Now that you have the experience with part-of-speech tagging, you can move on to the more interesting and significantly harder task of finding phrases in the text.
Your first task is to identify the Noun Phrases in a text. For example, consider the tagged sentence below:
The/DT green/JJ dog/NN ate/VB a/DT large/JJ cookie/NN on/IN the/DT table/NN ./.
From this you should be able to identify those sequences that are legitimate Noun Phrases (NPs), as specified by a set of phrase structure rules (given partially below). An example of the grouped output on the above sentence would be as follows:
<NX>The/DT green/JJ dog/NN</NX> ate/VB <NX>a/DT large/JJ cookie/NN</NX> on/IN <NX>the/DT table/NN</NX> ./.
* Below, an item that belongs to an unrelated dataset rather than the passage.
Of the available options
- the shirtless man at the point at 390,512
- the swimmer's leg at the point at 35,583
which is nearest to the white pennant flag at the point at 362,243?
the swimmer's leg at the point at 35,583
Your program will take tagged text as input. This text is the output of running your tagger on the text provided for the previous assignment, found in input file. As with Assignment 4, use the same lexicon as before.
NX --> DT NN NX --> CD NX --> NN NX --> NNP CD NX --> PRP NX --> NN NN NX --> NNP NX --> JJ NN NNS NX --> NNS NX --> DT NNP NNP NX --> DT JJ NN NX --> DT NNP NX --> DT NNS NX --> CD NNS NX --> ??? NX --> WP$ NNS NX --> JJ NNS NX --> PRP$ NN NN NX --> NNP NNP NX --> NNP NNPS NX --> PRP$ NN NX --> NNP NNP NNP NX --> NN NNS NX --> NNP NN NX --> JJ NN NX --> NN NNS NN NX --> WDT NX --> EX NX --> PRP$ NNS NX --> DT NNP NNP NNP NX --> WP NX --> DT NNP NNP NN NN NX --> DT NN NN NX --> DT NNP NN NX --> DT CD NNS NX --> DT VBG NN
Your next task is to identify the verb clusters in a text. For example, consider the tagged sentence below:
The/DT green/JJ dog/NN was/VBD eating/VB a/DT large/JJ cookie/NN while/IN John/NNP slept/VBD ./.
You should identify the legitimate Verb Clusters (VCs), as specified by a set of phrase structure rules (given partially below). An example of the grouped output on the above sentence would be as follows, using the NP groups as well:
<NX>The/DT green/JJ dog/NN</NX> <VX>was/VBD eating/VBG</VX> <NX>a/DT large/JJ cookie/NN</NX> while/IN <NX>John/NNP</NX> <VX>slept/VBD</VX> ./.
VX --> VBD VX --> VBZ RB VBP VX --> VBZ VX --> VBZ RB VB VX --> VBP VX --> VBP VBN JJ VX --> MD VB VX --> VBP RB VBN JJ VX --> VBP VBN VX --> VBD RB VBN VX --> VBZ VBN VX --> VBD RB VB VX --> VBN VX --> VBD VBD VX --> VB VX --> VBD RB VBN VX --> MD VB VBN VX --> MD RB VP VX --> VBD VBN VX --> MD VB VBG VX --> VBP RB VB VX --> VBP VBN VBG VX --> VBP VBG VX --> VBZ VBG
Given a Yahoo News article, extract all names and label
them with one of the following semantic tags: PERSON, INSTITUTION,
PLACE, TIME
.
For instance:
President Clinton has chosen U.S. Army Gen. Wesley Clark to become commander of all allied NATO forces and American troops in Europe, a senior Pentagon official said Monday.
PERSON
PERSON
INSTITUTION
PLACE
INSTITUTION
TIME
The news article you should work with is available in a untagged version and a tagged version. Use the tagged version unless you want to show off your tokenizer and tagger.